How efficient is the type of converter you want to use? I much rather take the loss in the cable.
It's not the loss itself I'm worried about. I mean if on 1.5mm at 10 amps it's dropping 2V and wasting 20W as heat to the outside world, it's fine... not ideal, but fine.
What isn't fine however is a battery that drops to 12V under 10Amps load, then lossing 2V on the circuit and I end up with 10V to work with.
That again is fine. But, I will need to boost it for almost everything useful anyway.
The higher voltage alternative, or even the full AC inverter route aims to take care of the cable loss before transmission. Although the point about converter loss +/- cable loss is taken.
I suppose it comes down to equations and data.
Decide the current, say 10Amps max.
Decide the line working voltage range, 10-16V
For a given cable/cost/hassle what is the loss
For the same setup what is the loss in the converter, or converters.

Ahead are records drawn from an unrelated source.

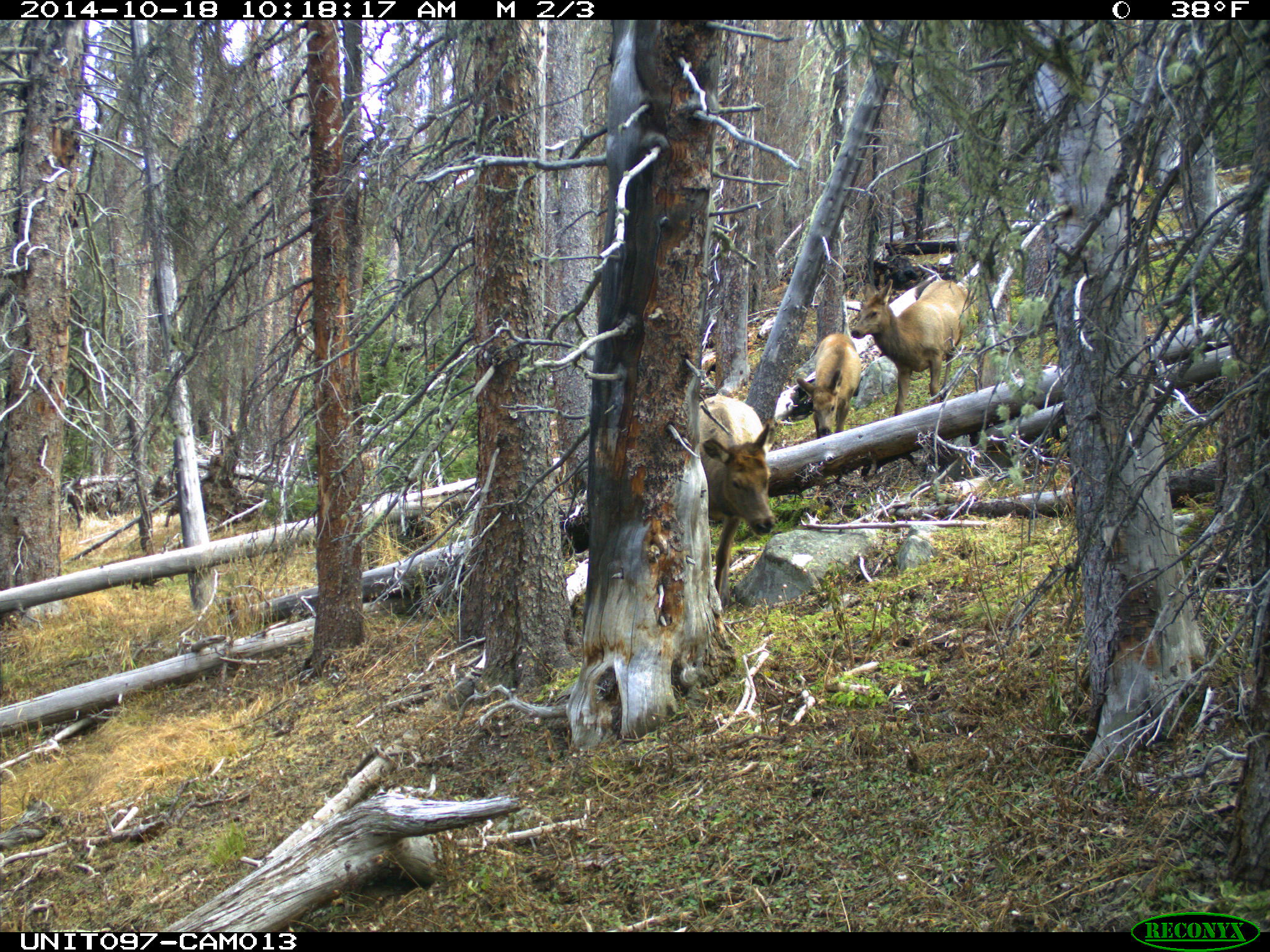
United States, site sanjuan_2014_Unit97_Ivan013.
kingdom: Animalia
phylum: Chordata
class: Mammalia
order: Artiodactyla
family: Cervidae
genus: Cervus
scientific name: Cervus elaphus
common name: red deer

Now it sounds like a chore, LOL
I imagine how this will work in reality. It will spend 90% of it's time switched off at source and 9% of it's time running 1 or 2, 20W USB charge circuits and 1% of it's time running a LiPo charger at 80W or 20W of lights and a 20W laptop charger on a evening during a power cut. So I should just cap it at 2 amps for the 99% and use mains or local battery for the remainder.